Kirkby spent three-and-a-half years in Kinkaseki between 1942 and 1945 after being captured in Singapore and then shipped to Taiwan.
Singing the song Down the Mine on the bus to the picturesque Taipei County township yesterday, Kirkby said conditions in the camp’s mine were harsh — unbearably hot and humid. The prisoners had no proper gear and many got sick.
There were also many accidents, he said. One time the roof of the mine caved in, breaking his right arm and leg and injuring his back. He could not work for a month. His back still bothers him to this day.
Kirkby said he went down to the mine in the morning when it was dark and did not come back up until the lights were on. To go to the mine from the camp, Kirkby said he and his fellow prisoners had to climb up and down a mountain, a journey that took hours.
For a hard day’s work, they got only a small bowl of rice with a few vegetables and no meat or fish. Kirkby said if they did not get enough copper out they had to go back to the mine.
They were constantly punished, Kirkby said, beaten with sticks. He saw many of his comrades die in front of him.
“I can never forget them, never forgive them, never,” he said.
When asked whether he still held a grudge against the Japanese, he said “I certainly don’t like them, that’s for sure. The farther they are away from me the better. Let me put it that way.”
Kirkby said coming back to the site brought back bad memories and he was at a loss for words to describe how he felt. He was welling up at one point during the ceremony.

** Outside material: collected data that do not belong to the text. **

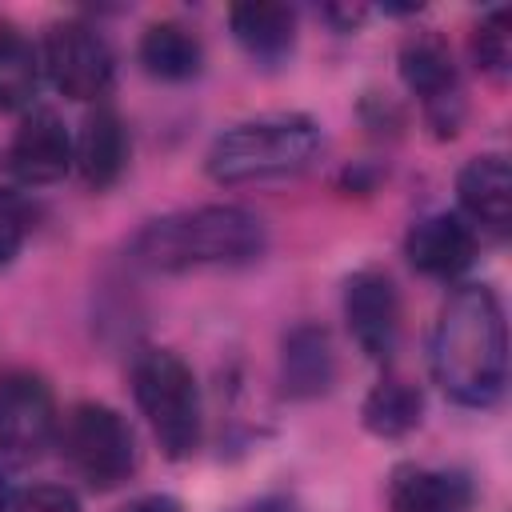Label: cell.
<instances>
[{"instance_id": "24", "label": "cell", "mask_w": 512, "mask_h": 512, "mask_svg": "<svg viewBox=\"0 0 512 512\" xmlns=\"http://www.w3.org/2000/svg\"><path fill=\"white\" fill-rule=\"evenodd\" d=\"M320 16H324L336 32H356V28L364 24L368 8H360V4H328V8H320Z\"/></svg>"}, {"instance_id": "23", "label": "cell", "mask_w": 512, "mask_h": 512, "mask_svg": "<svg viewBox=\"0 0 512 512\" xmlns=\"http://www.w3.org/2000/svg\"><path fill=\"white\" fill-rule=\"evenodd\" d=\"M360 120H364V128L372 132V136H388V140H396L400 136V128H404V108L392 100V96H380V92H368L364 100H360Z\"/></svg>"}, {"instance_id": "9", "label": "cell", "mask_w": 512, "mask_h": 512, "mask_svg": "<svg viewBox=\"0 0 512 512\" xmlns=\"http://www.w3.org/2000/svg\"><path fill=\"white\" fill-rule=\"evenodd\" d=\"M344 320L348 332L356 340V348L376 360L388 364L400 348V292L396 280L384 268H356L344 280Z\"/></svg>"}, {"instance_id": "15", "label": "cell", "mask_w": 512, "mask_h": 512, "mask_svg": "<svg viewBox=\"0 0 512 512\" xmlns=\"http://www.w3.org/2000/svg\"><path fill=\"white\" fill-rule=\"evenodd\" d=\"M476 484L464 468L396 464L388 476V512H472Z\"/></svg>"}, {"instance_id": "18", "label": "cell", "mask_w": 512, "mask_h": 512, "mask_svg": "<svg viewBox=\"0 0 512 512\" xmlns=\"http://www.w3.org/2000/svg\"><path fill=\"white\" fill-rule=\"evenodd\" d=\"M424 420V392L400 372H384L360 400V424L376 440H404Z\"/></svg>"}, {"instance_id": "27", "label": "cell", "mask_w": 512, "mask_h": 512, "mask_svg": "<svg viewBox=\"0 0 512 512\" xmlns=\"http://www.w3.org/2000/svg\"><path fill=\"white\" fill-rule=\"evenodd\" d=\"M0 512H12V492H8V480L0 472Z\"/></svg>"}, {"instance_id": "19", "label": "cell", "mask_w": 512, "mask_h": 512, "mask_svg": "<svg viewBox=\"0 0 512 512\" xmlns=\"http://www.w3.org/2000/svg\"><path fill=\"white\" fill-rule=\"evenodd\" d=\"M44 64H40V48L8 20H0V112H28V104L36 100Z\"/></svg>"}, {"instance_id": "11", "label": "cell", "mask_w": 512, "mask_h": 512, "mask_svg": "<svg viewBox=\"0 0 512 512\" xmlns=\"http://www.w3.org/2000/svg\"><path fill=\"white\" fill-rule=\"evenodd\" d=\"M8 168L20 184L44 188L72 172V132L52 108H28L8 140Z\"/></svg>"}, {"instance_id": "21", "label": "cell", "mask_w": 512, "mask_h": 512, "mask_svg": "<svg viewBox=\"0 0 512 512\" xmlns=\"http://www.w3.org/2000/svg\"><path fill=\"white\" fill-rule=\"evenodd\" d=\"M32 228H36V212H32L28 196L16 188H0V268L20 256Z\"/></svg>"}, {"instance_id": "13", "label": "cell", "mask_w": 512, "mask_h": 512, "mask_svg": "<svg viewBox=\"0 0 512 512\" xmlns=\"http://www.w3.org/2000/svg\"><path fill=\"white\" fill-rule=\"evenodd\" d=\"M336 344L324 324L300 320L280 336V392L288 400H320L336 384Z\"/></svg>"}, {"instance_id": "6", "label": "cell", "mask_w": 512, "mask_h": 512, "mask_svg": "<svg viewBox=\"0 0 512 512\" xmlns=\"http://www.w3.org/2000/svg\"><path fill=\"white\" fill-rule=\"evenodd\" d=\"M396 72H400L404 88L420 100V116L432 128V136L436 140L460 136L464 116H468V100H464L452 44L436 28H416L400 40Z\"/></svg>"}, {"instance_id": "2", "label": "cell", "mask_w": 512, "mask_h": 512, "mask_svg": "<svg viewBox=\"0 0 512 512\" xmlns=\"http://www.w3.org/2000/svg\"><path fill=\"white\" fill-rule=\"evenodd\" d=\"M268 248V224L244 204H196L148 220L128 240V260L144 272H200V268H244Z\"/></svg>"}, {"instance_id": "12", "label": "cell", "mask_w": 512, "mask_h": 512, "mask_svg": "<svg viewBox=\"0 0 512 512\" xmlns=\"http://www.w3.org/2000/svg\"><path fill=\"white\" fill-rule=\"evenodd\" d=\"M456 204L460 216L492 236L504 240L512 228V172L504 152H480L456 172Z\"/></svg>"}, {"instance_id": "20", "label": "cell", "mask_w": 512, "mask_h": 512, "mask_svg": "<svg viewBox=\"0 0 512 512\" xmlns=\"http://www.w3.org/2000/svg\"><path fill=\"white\" fill-rule=\"evenodd\" d=\"M468 56L480 76L504 84L512 72V20L508 8H488L468 32Z\"/></svg>"}, {"instance_id": "1", "label": "cell", "mask_w": 512, "mask_h": 512, "mask_svg": "<svg viewBox=\"0 0 512 512\" xmlns=\"http://www.w3.org/2000/svg\"><path fill=\"white\" fill-rule=\"evenodd\" d=\"M428 368L452 404H500L508 384V324L492 284L464 280L448 292L428 336Z\"/></svg>"}, {"instance_id": "22", "label": "cell", "mask_w": 512, "mask_h": 512, "mask_svg": "<svg viewBox=\"0 0 512 512\" xmlns=\"http://www.w3.org/2000/svg\"><path fill=\"white\" fill-rule=\"evenodd\" d=\"M12 512H84V504L64 484H32L12 500Z\"/></svg>"}, {"instance_id": "14", "label": "cell", "mask_w": 512, "mask_h": 512, "mask_svg": "<svg viewBox=\"0 0 512 512\" xmlns=\"http://www.w3.org/2000/svg\"><path fill=\"white\" fill-rule=\"evenodd\" d=\"M128 156H132V144H128V128H124L120 112L112 104H96L84 116L80 132L72 136V168H76V176L84 180V188L108 192L124 176Z\"/></svg>"}, {"instance_id": "17", "label": "cell", "mask_w": 512, "mask_h": 512, "mask_svg": "<svg viewBox=\"0 0 512 512\" xmlns=\"http://www.w3.org/2000/svg\"><path fill=\"white\" fill-rule=\"evenodd\" d=\"M136 60L152 80L188 84L204 72V40L184 20H152L136 40Z\"/></svg>"}, {"instance_id": "5", "label": "cell", "mask_w": 512, "mask_h": 512, "mask_svg": "<svg viewBox=\"0 0 512 512\" xmlns=\"http://www.w3.org/2000/svg\"><path fill=\"white\" fill-rule=\"evenodd\" d=\"M56 448L76 480H84L92 492H112L124 480H132L140 464L136 432L124 412L100 400H80L60 416Z\"/></svg>"}, {"instance_id": "3", "label": "cell", "mask_w": 512, "mask_h": 512, "mask_svg": "<svg viewBox=\"0 0 512 512\" xmlns=\"http://www.w3.org/2000/svg\"><path fill=\"white\" fill-rule=\"evenodd\" d=\"M320 152H324V128L308 112H260L228 124L208 144L204 172L224 188L288 180L308 172L320 160Z\"/></svg>"}, {"instance_id": "16", "label": "cell", "mask_w": 512, "mask_h": 512, "mask_svg": "<svg viewBox=\"0 0 512 512\" xmlns=\"http://www.w3.org/2000/svg\"><path fill=\"white\" fill-rule=\"evenodd\" d=\"M296 8L272 4V0H244L228 8V32L232 40L256 60V64H284L296 48Z\"/></svg>"}, {"instance_id": "7", "label": "cell", "mask_w": 512, "mask_h": 512, "mask_svg": "<svg viewBox=\"0 0 512 512\" xmlns=\"http://www.w3.org/2000/svg\"><path fill=\"white\" fill-rule=\"evenodd\" d=\"M40 64L52 88L80 104H104L116 84V52L108 36L84 16H64L44 28Z\"/></svg>"}, {"instance_id": "25", "label": "cell", "mask_w": 512, "mask_h": 512, "mask_svg": "<svg viewBox=\"0 0 512 512\" xmlns=\"http://www.w3.org/2000/svg\"><path fill=\"white\" fill-rule=\"evenodd\" d=\"M120 512H184V504L176 496H168V492H148V496L128 500Z\"/></svg>"}, {"instance_id": "8", "label": "cell", "mask_w": 512, "mask_h": 512, "mask_svg": "<svg viewBox=\"0 0 512 512\" xmlns=\"http://www.w3.org/2000/svg\"><path fill=\"white\" fill-rule=\"evenodd\" d=\"M60 408L52 384L32 368L0 372V456L12 464H32L56 448Z\"/></svg>"}, {"instance_id": "10", "label": "cell", "mask_w": 512, "mask_h": 512, "mask_svg": "<svg viewBox=\"0 0 512 512\" xmlns=\"http://www.w3.org/2000/svg\"><path fill=\"white\" fill-rule=\"evenodd\" d=\"M480 252V232L460 212H428L404 236L408 264L428 280H460Z\"/></svg>"}, {"instance_id": "4", "label": "cell", "mask_w": 512, "mask_h": 512, "mask_svg": "<svg viewBox=\"0 0 512 512\" xmlns=\"http://www.w3.org/2000/svg\"><path fill=\"white\" fill-rule=\"evenodd\" d=\"M128 380L160 452L168 460H188L204 440V400L192 364L172 348H140Z\"/></svg>"}, {"instance_id": "26", "label": "cell", "mask_w": 512, "mask_h": 512, "mask_svg": "<svg viewBox=\"0 0 512 512\" xmlns=\"http://www.w3.org/2000/svg\"><path fill=\"white\" fill-rule=\"evenodd\" d=\"M376 180H380V168H348L344 172V188L348 192H360V196H368L376 188Z\"/></svg>"}]
</instances>
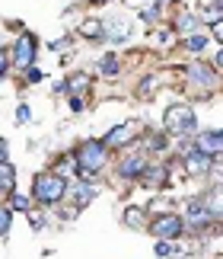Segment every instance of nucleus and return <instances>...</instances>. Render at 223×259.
Wrapping results in <instances>:
<instances>
[{
	"label": "nucleus",
	"mask_w": 223,
	"mask_h": 259,
	"mask_svg": "<svg viewBox=\"0 0 223 259\" xmlns=\"http://www.w3.org/2000/svg\"><path fill=\"white\" fill-rule=\"evenodd\" d=\"M163 125H166V132H169V135H176V138H188V135H195V128H198L195 109H188L185 103L169 106V109H166V115H163Z\"/></svg>",
	"instance_id": "nucleus-1"
},
{
	"label": "nucleus",
	"mask_w": 223,
	"mask_h": 259,
	"mask_svg": "<svg viewBox=\"0 0 223 259\" xmlns=\"http://www.w3.org/2000/svg\"><path fill=\"white\" fill-rule=\"evenodd\" d=\"M32 195L38 205H58L61 198L67 195V183L61 179L58 173H38L35 176V186H32Z\"/></svg>",
	"instance_id": "nucleus-2"
},
{
	"label": "nucleus",
	"mask_w": 223,
	"mask_h": 259,
	"mask_svg": "<svg viewBox=\"0 0 223 259\" xmlns=\"http://www.w3.org/2000/svg\"><path fill=\"white\" fill-rule=\"evenodd\" d=\"M105 166V144L96 141V138H86V141H80L77 147V170L89 176V173H99Z\"/></svg>",
	"instance_id": "nucleus-3"
},
{
	"label": "nucleus",
	"mask_w": 223,
	"mask_h": 259,
	"mask_svg": "<svg viewBox=\"0 0 223 259\" xmlns=\"http://www.w3.org/2000/svg\"><path fill=\"white\" fill-rule=\"evenodd\" d=\"M35 48H38V38L32 35V32H23L16 38V45H13V55H10V61H13L19 71L23 67H32V61H35Z\"/></svg>",
	"instance_id": "nucleus-4"
},
{
	"label": "nucleus",
	"mask_w": 223,
	"mask_h": 259,
	"mask_svg": "<svg viewBox=\"0 0 223 259\" xmlns=\"http://www.w3.org/2000/svg\"><path fill=\"white\" fill-rule=\"evenodd\" d=\"M182 227H185V221L179 214H156L150 221V234L159 240H176V237H182Z\"/></svg>",
	"instance_id": "nucleus-5"
},
{
	"label": "nucleus",
	"mask_w": 223,
	"mask_h": 259,
	"mask_svg": "<svg viewBox=\"0 0 223 259\" xmlns=\"http://www.w3.org/2000/svg\"><path fill=\"white\" fill-rule=\"evenodd\" d=\"M195 147L201 154H207V157H220V151H223V135L217 132H204V135H198L195 138Z\"/></svg>",
	"instance_id": "nucleus-6"
},
{
	"label": "nucleus",
	"mask_w": 223,
	"mask_h": 259,
	"mask_svg": "<svg viewBox=\"0 0 223 259\" xmlns=\"http://www.w3.org/2000/svg\"><path fill=\"white\" fill-rule=\"evenodd\" d=\"M214 160H220V157H207V154H201L198 147H195V151H188V157H185V170L191 176H204Z\"/></svg>",
	"instance_id": "nucleus-7"
},
{
	"label": "nucleus",
	"mask_w": 223,
	"mask_h": 259,
	"mask_svg": "<svg viewBox=\"0 0 223 259\" xmlns=\"http://www.w3.org/2000/svg\"><path fill=\"white\" fill-rule=\"evenodd\" d=\"M188 83H195V87H214V83H217V74L210 71L207 64L195 61V64L188 67Z\"/></svg>",
	"instance_id": "nucleus-8"
},
{
	"label": "nucleus",
	"mask_w": 223,
	"mask_h": 259,
	"mask_svg": "<svg viewBox=\"0 0 223 259\" xmlns=\"http://www.w3.org/2000/svg\"><path fill=\"white\" fill-rule=\"evenodd\" d=\"M144 170H147V157H140V154L125 157V160H121V166H118V173L125 176V179H137V176H144Z\"/></svg>",
	"instance_id": "nucleus-9"
},
{
	"label": "nucleus",
	"mask_w": 223,
	"mask_h": 259,
	"mask_svg": "<svg viewBox=\"0 0 223 259\" xmlns=\"http://www.w3.org/2000/svg\"><path fill=\"white\" fill-rule=\"evenodd\" d=\"M185 218H188V224H191V227H198V231H201V227L210 221V211H207V205H204V202H191Z\"/></svg>",
	"instance_id": "nucleus-10"
},
{
	"label": "nucleus",
	"mask_w": 223,
	"mask_h": 259,
	"mask_svg": "<svg viewBox=\"0 0 223 259\" xmlns=\"http://www.w3.org/2000/svg\"><path fill=\"white\" fill-rule=\"evenodd\" d=\"M131 132H134V125H115L112 132L105 135V147H121V144H128L131 141Z\"/></svg>",
	"instance_id": "nucleus-11"
},
{
	"label": "nucleus",
	"mask_w": 223,
	"mask_h": 259,
	"mask_svg": "<svg viewBox=\"0 0 223 259\" xmlns=\"http://www.w3.org/2000/svg\"><path fill=\"white\" fill-rule=\"evenodd\" d=\"M0 192L10 195V192H16V170H13V163H0Z\"/></svg>",
	"instance_id": "nucleus-12"
},
{
	"label": "nucleus",
	"mask_w": 223,
	"mask_h": 259,
	"mask_svg": "<svg viewBox=\"0 0 223 259\" xmlns=\"http://www.w3.org/2000/svg\"><path fill=\"white\" fill-rule=\"evenodd\" d=\"M105 38H112V42H125L128 38V19H112V23H105Z\"/></svg>",
	"instance_id": "nucleus-13"
},
{
	"label": "nucleus",
	"mask_w": 223,
	"mask_h": 259,
	"mask_svg": "<svg viewBox=\"0 0 223 259\" xmlns=\"http://www.w3.org/2000/svg\"><path fill=\"white\" fill-rule=\"evenodd\" d=\"M74 192H77V208H86V205L96 198V189L89 186V183H77V186H74Z\"/></svg>",
	"instance_id": "nucleus-14"
},
{
	"label": "nucleus",
	"mask_w": 223,
	"mask_h": 259,
	"mask_svg": "<svg viewBox=\"0 0 223 259\" xmlns=\"http://www.w3.org/2000/svg\"><path fill=\"white\" fill-rule=\"evenodd\" d=\"M80 32L86 38H105V23H99V19H86L83 26H80Z\"/></svg>",
	"instance_id": "nucleus-15"
},
{
	"label": "nucleus",
	"mask_w": 223,
	"mask_h": 259,
	"mask_svg": "<svg viewBox=\"0 0 223 259\" xmlns=\"http://www.w3.org/2000/svg\"><path fill=\"white\" fill-rule=\"evenodd\" d=\"M144 179H147V189H150V186H166V170H163V166L144 170Z\"/></svg>",
	"instance_id": "nucleus-16"
},
{
	"label": "nucleus",
	"mask_w": 223,
	"mask_h": 259,
	"mask_svg": "<svg viewBox=\"0 0 223 259\" xmlns=\"http://www.w3.org/2000/svg\"><path fill=\"white\" fill-rule=\"evenodd\" d=\"M86 83H89V77H86V74H74V77H70V80H67L64 87L70 90V96H74V93L80 96V93H83V90H86Z\"/></svg>",
	"instance_id": "nucleus-17"
},
{
	"label": "nucleus",
	"mask_w": 223,
	"mask_h": 259,
	"mask_svg": "<svg viewBox=\"0 0 223 259\" xmlns=\"http://www.w3.org/2000/svg\"><path fill=\"white\" fill-rule=\"evenodd\" d=\"M121 71V64H118V58L115 55H105V61L99 64V74H105V77H115Z\"/></svg>",
	"instance_id": "nucleus-18"
},
{
	"label": "nucleus",
	"mask_w": 223,
	"mask_h": 259,
	"mask_svg": "<svg viewBox=\"0 0 223 259\" xmlns=\"http://www.w3.org/2000/svg\"><path fill=\"white\" fill-rule=\"evenodd\" d=\"M195 26H198V19L191 16V13H182V16L176 19V32H191Z\"/></svg>",
	"instance_id": "nucleus-19"
},
{
	"label": "nucleus",
	"mask_w": 223,
	"mask_h": 259,
	"mask_svg": "<svg viewBox=\"0 0 223 259\" xmlns=\"http://www.w3.org/2000/svg\"><path fill=\"white\" fill-rule=\"evenodd\" d=\"M10 205H13V211H29V195H19V192H10Z\"/></svg>",
	"instance_id": "nucleus-20"
},
{
	"label": "nucleus",
	"mask_w": 223,
	"mask_h": 259,
	"mask_svg": "<svg viewBox=\"0 0 223 259\" xmlns=\"http://www.w3.org/2000/svg\"><path fill=\"white\" fill-rule=\"evenodd\" d=\"M204 45H207V35H188L185 38V48H188V52H204Z\"/></svg>",
	"instance_id": "nucleus-21"
},
{
	"label": "nucleus",
	"mask_w": 223,
	"mask_h": 259,
	"mask_svg": "<svg viewBox=\"0 0 223 259\" xmlns=\"http://www.w3.org/2000/svg\"><path fill=\"white\" fill-rule=\"evenodd\" d=\"M10 221H13V214H10V208H0V237L10 231Z\"/></svg>",
	"instance_id": "nucleus-22"
},
{
	"label": "nucleus",
	"mask_w": 223,
	"mask_h": 259,
	"mask_svg": "<svg viewBox=\"0 0 223 259\" xmlns=\"http://www.w3.org/2000/svg\"><path fill=\"white\" fill-rule=\"evenodd\" d=\"M156 93V77H147V80H144V87H140V96H153Z\"/></svg>",
	"instance_id": "nucleus-23"
},
{
	"label": "nucleus",
	"mask_w": 223,
	"mask_h": 259,
	"mask_svg": "<svg viewBox=\"0 0 223 259\" xmlns=\"http://www.w3.org/2000/svg\"><path fill=\"white\" fill-rule=\"evenodd\" d=\"M29 118H32V112H29V106H26V103H19V106H16V122L23 125V122H29Z\"/></svg>",
	"instance_id": "nucleus-24"
},
{
	"label": "nucleus",
	"mask_w": 223,
	"mask_h": 259,
	"mask_svg": "<svg viewBox=\"0 0 223 259\" xmlns=\"http://www.w3.org/2000/svg\"><path fill=\"white\" fill-rule=\"evenodd\" d=\"M156 253H159V256H176V246H172L169 240H159V243H156Z\"/></svg>",
	"instance_id": "nucleus-25"
},
{
	"label": "nucleus",
	"mask_w": 223,
	"mask_h": 259,
	"mask_svg": "<svg viewBox=\"0 0 223 259\" xmlns=\"http://www.w3.org/2000/svg\"><path fill=\"white\" fill-rule=\"evenodd\" d=\"M159 16V7H150V10H140V19L144 23H153V19Z\"/></svg>",
	"instance_id": "nucleus-26"
},
{
	"label": "nucleus",
	"mask_w": 223,
	"mask_h": 259,
	"mask_svg": "<svg viewBox=\"0 0 223 259\" xmlns=\"http://www.w3.org/2000/svg\"><path fill=\"white\" fill-rule=\"evenodd\" d=\"M26 80L29 83H38V80H42V71H38V67H26Z\"/></svg>",
	"instance_id": "nucleus-27"
},
{
	"label": "nucleus",
	"mask_w": 223,
	"mask_h": 259,
	"mask_svg": "<svg viewBox=\"0 0 223 259\" xmlns=\"http://www.w3.org/2000/svg\"><path fill=\"white\" fill-rule=\"evenodd\" d=\"M128 224H131V227L140 224V208H128Z\"/></svg>",
	"instance_id": "nucleus-28"
},
{
	"label": "nucleus",
	"mask_w": 223,
	"mask_h": 259,
	"mask_svg": "<svg viewBox=\"0 0 223 259\" xmlns=\"http://www.w3.org/2000/svg\"><path fill=\"white\" fill-rule=\"evenodd\" d=\"M147 147H153V151H163V147H166V138H147Z\"/></svg>",
	"instance_id": "nucleus-29"
},
{
	"label": "nucleus",
	"mask_w": 223,
	"mask_h": 259,
	"mask_svg": "<svg viewBox=\"0 0 223 259\" xmlns=\"http://www.w3.org/2000/svg\"><path fill=\"white\" fill-rule=\"evenodd\" d=\"M7 71H10V58H7L4 52H0V80L7 77Z\"/></svg>",
	"instance_id": "nucleus-30"
},
{
	"label": "nucleus",
	"mask_w": 223,
	"mask_h": 259,
	"mask_svg": "<svg viewBox=\"0 0 223 259\" xmlns=\"http://www.w3.org/2000/svg\"><path fill=\"white\" fill-rule=\"evenodd\" d=\"M70 109H74V112H83V99H80V96H70Z\"/></svg>",
	"instance_id": "nucleus-31"
},
{
	"label": "nucleus",
	"mask_w": 223,
	"mask_h": 259,
	"mask_svg": "<svg viewBox=\"0 0 223 259\" xmlns=\"http://www.w3.org/2000/svg\"><path fill=\"white\" fill-rule=\"evenodd\" d=\"M10 154H7V141H0V163H7Z\"/></svg>",
	"instance_id": "nucleus-32"
},
{
	"label": "nucleus",
	"mask_w": 223,
	"mask_h": 259,
	"mask_svg": "<svg viewBox=\"0 0 223 259\" xmlns=\"http://www.w3.org/2000/svg\"><path fill=\"white\" fill-rule=\"evenodd\" d=\"M214 38H217V42L223 38V26H220V23H214Z\"/></svg>",
	"instance_id": "nucleus-33"
},
{
	"label": "nucleus",
	"mask_w": 223,
	"mask_h": 259,
	"mask_svg": "<svg viewBox=\"0 0 223 259\" xmlns=\"http://www.w3.org/2000/svg\"><path fill=\"white\" fill-rule=\"evenodd\" d=\"M96 4H105V0H96Z\"/></svg>",
	"instance_id": "nucleus-34"
}]
</instances>
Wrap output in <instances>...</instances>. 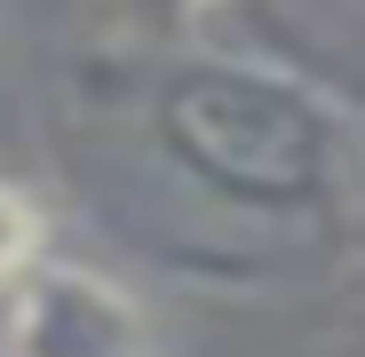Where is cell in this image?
Wrapping results in <instances>:
<instances>
[{
    "label": "cell",
    "instance_id": "obj_4",
    "mask_svg": "<svg viewBox=\"0 0 365 357\" xmlns=\"http://www.w3.org/2000/svg\"><path fill=\"white\" fill-rule=\"evenodd\" d=\"M119 9H128L135 24H151V32H182V24L207 9V0H119Z\"/></svg>",
    "mask_w": 365,
    "mask_h": 357
},
{
    "label": "cell",
    "instance_id": "obj_2",
    "mask_svg": "<svg viewBox=\"0 0 365 357\" xmlns=\"http://www.w3.org/2000/svg\"><path fill=\"white\" fill-rule=\"evenodd\" d=\"M0 357H151V326L103 270L32 262L0 294Z\"/></svg>",
    "mask_w": 365,
    "mask_h": 357
},
{
    "label": "cell",
    "instance_id": "obj_1",
    "mask_svg": "<svg viewBox=\"0 0 365 357\" xmlns=\"http://www.w3.org/2000/svg\"><path fill=\"white\" fill-rule=\"evenodd\" d=\"M143 135L175 183L247 222H334L357 199V128L294 72L175 56L143 95Z\"/></svg>",
    "mask_w": 365,
    "mask_h": 357
},
{
    "label": "cell",
    "instance_id": "obj_3",
    "mask_svg": "<svg viewBox=\"0 0 365 357\" xmlns=\"http://www.w3.org/2000/svg\"><path fill=\"white\" fill-rule=\"evenodd\" d=\"M32 262H40V207H32V191L0 183V294H9Z\"/></svg>",
    "mask_w": 365,
    "mask_h": 357
},
{
    "label": "cell",
    "instance_id": "obj_5",
    "mask_svg": "<svg viewBox=\"0 0 365 357\" xmlns=\"http://www.w3.org/2000/svg\"><path fill=\"white\" fill-rule=\"evenodd\" d=\"M349 214H365V135H357V199H349Z\"/></svg>",
    "mask_w": 365,
    "mask_h": 357
}]
</instances>
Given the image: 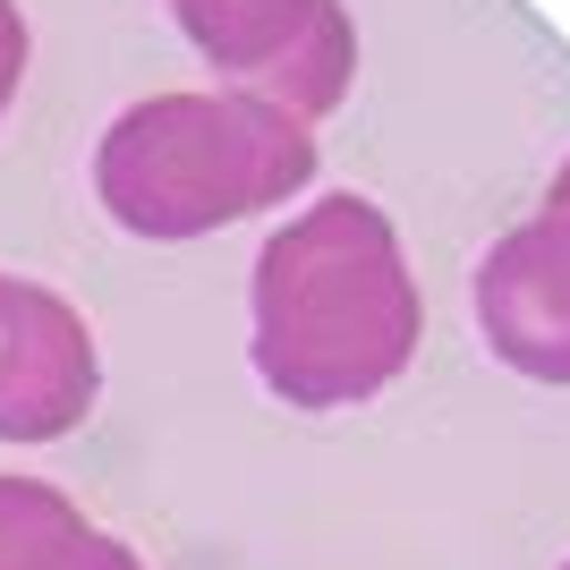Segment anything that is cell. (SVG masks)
Listing matches in <instances>:
<instances>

“It’s nice to know that some people think of what was happening in the past. It’s definitely important to remember,” he said. “You realize someone cares about you. Someone thinks about you.”
What the Taiwan POW Camps Memorial Society has done for the POWs is more than his government ever did, he said.
Christine Gate, Kirkby’s daughter, said that her father did not speak much about the days at the camp when they were growing up until 30 years ago when he began being active with the reunion with POW survivors. It was a reunion in September that made Kirkby want to come back to the camp, she said.
Gate said when she listened to her father’s tale, it was hard to imagine how a human being could do such things to another human being.
While Kirkby said he will never forget nor forgive his captors, she said the past is gone and it was important to forgive but that she understood her father’s feelings after what he went through.
Kirkby’s son-in-law, Robert Gate, said that the trip was a healing process for his father-in-law. He said Kirkby had shifted unpleasant memories to the back of his mind for many years and now he can accept them and let go.
Michael Hurst, director of the Taiwan POW Camps Memorial Society, said that Kirkby was one of the younger POW survivors, most of whom are in their 90s. He did not foresee many coming back in the future because traveling half way around the world was not easy for them.
“It’s a matter of time and age and health,” he said. “You never know, this could be the last year for the POWs. It’s hard to say.”
“We must never forget the past because if we do, chances are we will end up having another war and we don’t want that,” Hurst said. “It’s important to pass their [the POWs] stories on to generations to come so that they will be remembered and we won’t repeat our mistakes.”